While most people, at one point or another, may long for a little romance in their life, it can get a bad rap. The romance genre is generally looked down upon, especially by anyone who reads "litfic." If a dreary, depressing book has even the slightest whiff of sex in it, people go crazy and start recommending books that are like that. Do you know what they never recommend though? Actual romance novels. As a genre, we're over here focusing on building relationships, forging community, and creating spaces where women get as much respect and attention as men. But we're still scoffed at. I've found though, if a reader gets connected with the right book, you'll fall in love the way you will with any good story. Because that's what it's all about, right? A good story.
Romance stories tend to focus on the beginning. The meet-cute, the misunderstandings, the electricity at the first touch, the longing, the foundation to the happily ever after.
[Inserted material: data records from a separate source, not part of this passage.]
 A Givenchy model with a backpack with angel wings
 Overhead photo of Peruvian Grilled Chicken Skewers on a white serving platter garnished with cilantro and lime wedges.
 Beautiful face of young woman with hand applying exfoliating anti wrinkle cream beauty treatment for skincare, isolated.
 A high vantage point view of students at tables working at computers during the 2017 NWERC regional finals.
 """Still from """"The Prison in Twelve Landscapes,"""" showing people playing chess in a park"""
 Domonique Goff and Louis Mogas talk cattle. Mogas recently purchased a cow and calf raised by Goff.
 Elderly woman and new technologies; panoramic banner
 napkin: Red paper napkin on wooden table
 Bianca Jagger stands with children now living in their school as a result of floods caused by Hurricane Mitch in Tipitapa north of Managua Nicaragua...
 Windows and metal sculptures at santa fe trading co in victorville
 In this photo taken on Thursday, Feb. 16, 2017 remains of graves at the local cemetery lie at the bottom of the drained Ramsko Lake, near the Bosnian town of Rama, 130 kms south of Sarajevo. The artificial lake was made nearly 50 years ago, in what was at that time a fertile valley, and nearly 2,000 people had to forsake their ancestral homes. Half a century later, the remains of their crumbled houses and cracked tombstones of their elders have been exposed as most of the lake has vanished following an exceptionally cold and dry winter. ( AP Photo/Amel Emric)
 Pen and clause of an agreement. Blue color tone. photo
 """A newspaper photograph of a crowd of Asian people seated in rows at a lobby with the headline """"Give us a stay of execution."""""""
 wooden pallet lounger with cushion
Because of that, our stories can be labeled as wish fulfillment, fantasy, the equivalent of literary trash, or even the highly-inaccurate and super ick "mommy porn." Maybe that's true. Maybe, for a lot of women, being pursued, being seen for who you are and still wanted, having your needs put above everyone else's, being given permission to love and experience life and bang without restraint or judgement is a total fantasy. But it shouldn't be. Let me say that again: IT SHOULDN'T BE.
I recently read a thread from Reddit that talked about this idea so perfectly I shared it in my facebook group and on instagram. In it the author (user/catsandquilts) says "Women who read romance novels just want to read about men loving women the way women are expected to love everyone else -- with a nurturing and protective form of unswerving loyalty." I mean, how true is that?! The true fantasy is being in a relationship where your partner is not only willing but actively doing the emotional heavy lifting. It doesn't even matter when they do it badly! It's the trying, putting in the time and work to show that you're invested, that you value her, that you want more for her than she's allowed herself to believe she deserves. So when it comes to romance, the sex part is AWESOME, but it's not the fantasy. And when it comes to supporting, marketing, and even just talking about this genre, who isn't going to be invested? Men who feel uncomfortable or emasculated by the mere suggestion that they should be doing more. It can feel like anything in a romance novel is as much fantasy as dragons and the fae.
But having a partner who is willing to do the emotional heavy lifting shouldn't be a fantasy. And writing stories about such things isn't trash.